Ketiga, saat ini mulai sering kita dengar efek kecanduan game dan telepon genggam yang melanda anak-anak di berbagai belahan dunia. Tentu kecanduan telepon genggam akan menjadi masalah mental psikologis yang jadi ancaman bagi anak-anak kita.

Keempat, sebagai orang tua, aka sing tentunya, bagaimana anak-anak tetangga, bahkan mungkin anak kita sendiri yang tidak cerdas emosi dan sosialnya. Terlalu individualis dan gak bisa sekedar bertegur sapa dengan tetangga terdekatnya. Tentu kita tidak ingin kejala seperti ini terus berkembang luas.

Kelima, ancaman pornografi.
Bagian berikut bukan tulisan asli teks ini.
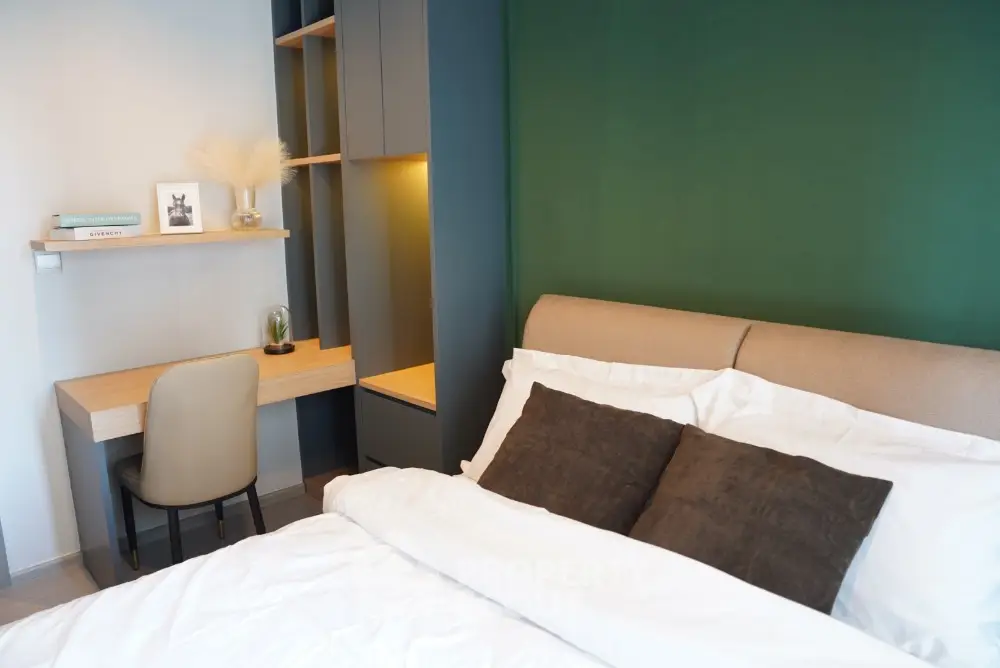 Modern bedroom with stylish decor and cozy workspace
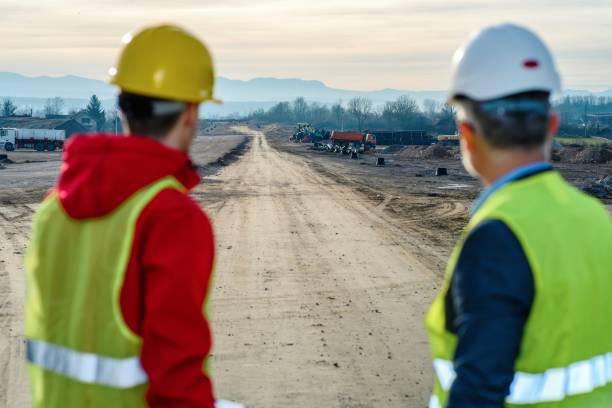 istock Engineer and investor on a road construction site 1503851416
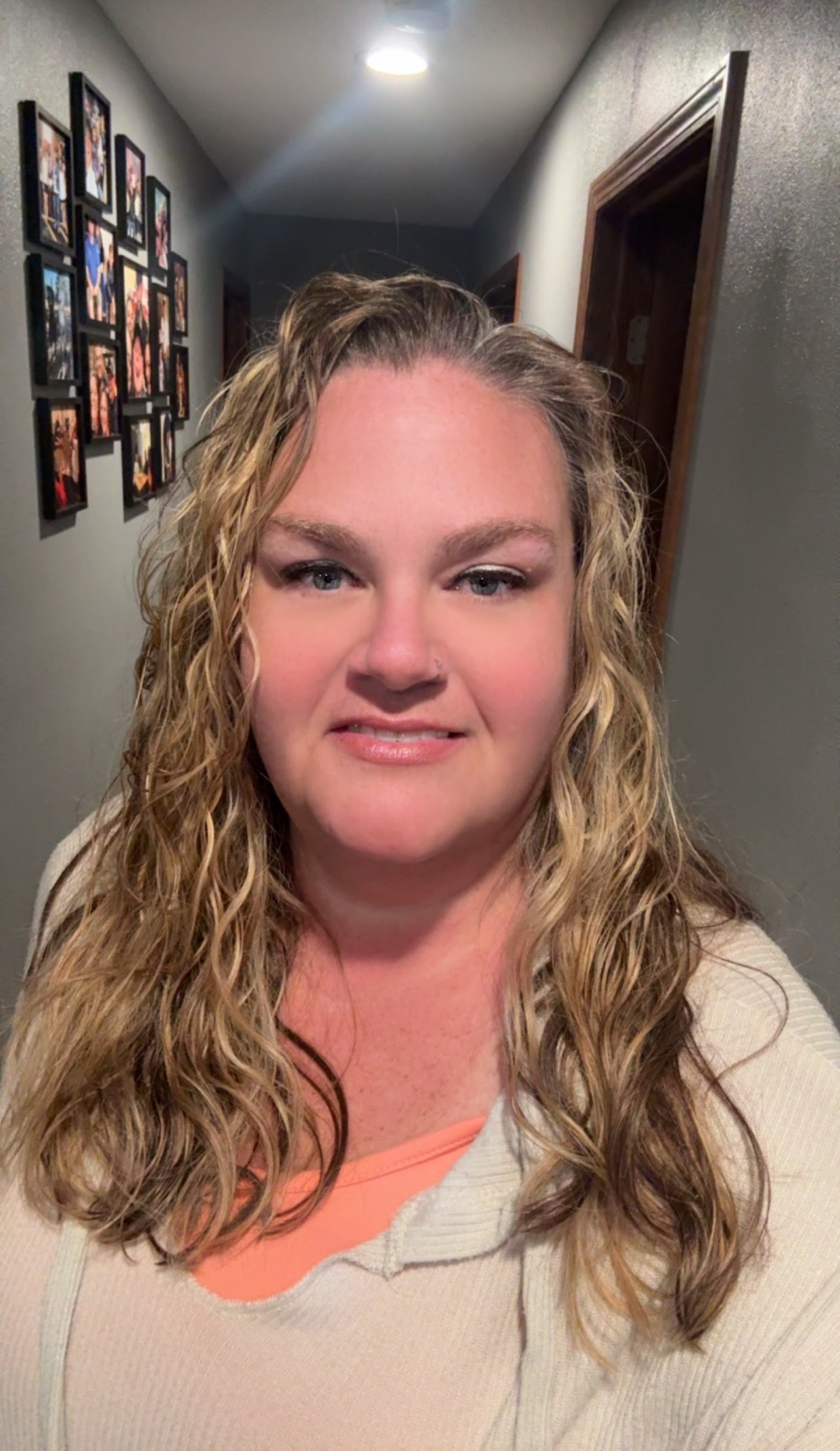 A woman with long, curly blonde hair takes a selfie in a hallway with framed photos on the wall.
Ini tidak mengada-ada, terlalu banyak anak yang usianya belum genap 14 tahun sudah bisa mengakses content dewasa melalui telepon genggam-nya. Fakta ini akan menjadi ancaman serius bagi robohnya moral generasi Indonesia di masa yang akan datang.

Keenam, eksploitasi seksual oleh para predator yang dengan segala siasat kejinya tengah mengancam anak-anak kita yang bergaul rapat dengan telepon genggam. Ini ancaman yang sangat serius dan nyata. Banyak anak yang terpaksa menjadi Pekerja Seksual, karena mereka telah dijebak dengan foto telanjangnya dan harus menuruti kemauan sang predator karena takut foto dan videonya tersebar!

Karenanya, titip pesan kepada para pemangku kebijakan pendidikan, agar tidak menggunakan telepon genggam sebagai alat utama praktik belajar dari rumah. Ada banyak pendekatan yang bisa dikembangkan untuk menyelenggarakan pembelajaran Jarak Jauh yang lebih ramah-anak.